Incorporating the tool could also help the county restrict the amount of rural development by making sure the best farmland is preserved and not turned into neighborhoods.
When the new codes were approved last year, county staff said amendments would likely be needed as time went on, leaving the door open for these kinds of changes.
But the proposed changes would also likely mean the county would need to update its land-use plans for certain areas. Commissioner Patrick Kelly said the current zoning regulations conflicted with some of the county’s area plans, which say some residential subdivisions may occur in rural areas.
But those plans are not due to be updated for a few more years. Jeff Crick, director of Lawrence-Douglas County Planning and Development Services, said five area plans overseeing county territory were written under the former joint city-county comprehensive plan known as Horizon 2020. He said those plans conflicted with the county’s codes but were not scheduled to be updated until 2023.

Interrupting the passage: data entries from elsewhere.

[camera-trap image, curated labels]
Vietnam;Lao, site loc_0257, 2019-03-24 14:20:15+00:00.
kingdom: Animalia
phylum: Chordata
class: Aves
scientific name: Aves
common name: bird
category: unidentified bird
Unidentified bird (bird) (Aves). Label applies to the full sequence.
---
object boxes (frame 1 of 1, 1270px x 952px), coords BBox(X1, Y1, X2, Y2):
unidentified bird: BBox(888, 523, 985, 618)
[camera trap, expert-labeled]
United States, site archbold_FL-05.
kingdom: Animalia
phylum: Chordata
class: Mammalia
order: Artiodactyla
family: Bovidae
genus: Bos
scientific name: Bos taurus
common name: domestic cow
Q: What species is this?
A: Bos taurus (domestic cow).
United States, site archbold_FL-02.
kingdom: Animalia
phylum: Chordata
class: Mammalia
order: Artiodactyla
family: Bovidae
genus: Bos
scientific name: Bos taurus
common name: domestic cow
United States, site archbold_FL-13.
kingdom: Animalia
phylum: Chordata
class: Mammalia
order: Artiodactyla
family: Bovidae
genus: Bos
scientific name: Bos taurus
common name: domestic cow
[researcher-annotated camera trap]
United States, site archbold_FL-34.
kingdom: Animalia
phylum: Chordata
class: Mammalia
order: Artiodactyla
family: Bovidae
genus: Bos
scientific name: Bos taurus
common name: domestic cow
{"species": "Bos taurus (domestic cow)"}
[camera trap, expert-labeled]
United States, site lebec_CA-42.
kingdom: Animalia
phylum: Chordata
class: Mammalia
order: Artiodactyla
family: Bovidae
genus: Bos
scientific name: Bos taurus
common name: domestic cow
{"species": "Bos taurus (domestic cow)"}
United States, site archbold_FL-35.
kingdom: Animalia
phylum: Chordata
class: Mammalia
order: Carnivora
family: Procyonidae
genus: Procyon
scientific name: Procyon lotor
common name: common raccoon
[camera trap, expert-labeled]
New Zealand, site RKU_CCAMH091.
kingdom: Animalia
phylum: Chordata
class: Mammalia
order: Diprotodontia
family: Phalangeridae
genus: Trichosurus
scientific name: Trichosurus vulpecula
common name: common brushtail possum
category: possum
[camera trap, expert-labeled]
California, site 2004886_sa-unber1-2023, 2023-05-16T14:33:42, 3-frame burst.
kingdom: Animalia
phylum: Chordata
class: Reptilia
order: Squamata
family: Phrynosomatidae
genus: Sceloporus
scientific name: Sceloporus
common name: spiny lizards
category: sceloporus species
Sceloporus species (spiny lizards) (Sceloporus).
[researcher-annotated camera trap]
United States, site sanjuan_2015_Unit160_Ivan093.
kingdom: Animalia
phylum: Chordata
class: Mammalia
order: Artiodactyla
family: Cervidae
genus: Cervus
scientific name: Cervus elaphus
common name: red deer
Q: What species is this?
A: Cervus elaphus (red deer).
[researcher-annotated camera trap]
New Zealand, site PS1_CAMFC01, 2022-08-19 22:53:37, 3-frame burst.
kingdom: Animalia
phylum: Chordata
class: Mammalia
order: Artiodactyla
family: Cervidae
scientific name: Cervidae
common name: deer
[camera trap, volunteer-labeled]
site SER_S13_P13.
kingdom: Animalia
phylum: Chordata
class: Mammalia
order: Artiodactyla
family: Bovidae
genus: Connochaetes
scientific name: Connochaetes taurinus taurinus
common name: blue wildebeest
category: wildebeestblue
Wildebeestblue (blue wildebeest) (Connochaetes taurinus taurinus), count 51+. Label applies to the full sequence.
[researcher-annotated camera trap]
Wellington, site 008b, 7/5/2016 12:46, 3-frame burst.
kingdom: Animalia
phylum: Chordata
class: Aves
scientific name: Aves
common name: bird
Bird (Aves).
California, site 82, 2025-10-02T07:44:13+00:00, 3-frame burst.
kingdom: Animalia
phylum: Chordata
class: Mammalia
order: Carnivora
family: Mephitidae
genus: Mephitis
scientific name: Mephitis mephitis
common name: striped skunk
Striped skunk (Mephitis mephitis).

That puts the County Commission and the Lawrence-Douglas County Metropolitan Planning Commission in a bind to decide which plans to follow when residents apply for land subdivisions, Kelly said. He suggested it also left the county open to legal challenges when subdivision requests were denied.
“I don’t want to end up in court every time somebody brings something to us because they are going to point to the area plan and say they are just following the area plan,” Kelly said.
Crick said he believed exploring subdivision code changes was still appropriate and the county could consider text amendments to the comprehensive plan to make it compatible with the codes until the county could formally update the area plans later. He said making a comprehensive plan change could take at least six months. Kelly said he wanted the county to get working on updating the plans quickly, and he supported Crick’s suggestion.
“Anything we can do to speed that up, and if it’s a text amendment and it takes six months, that’s the direction I’d like to see us going,” he said.
County Administrator Sarah Plinsky said the changes to the codes and the comprehensive plan could happen “on a parallel track” with the changes needed to incorporate the LESA system. She said county staff would likely bring a recommendation for the commissioners to consider in the near future outlining the proposed code changes and how the comprehensive plan could be updated.
“These rules and regulations allow (the subdivisions) to continue to happen until we change the regulations to change that,” she said.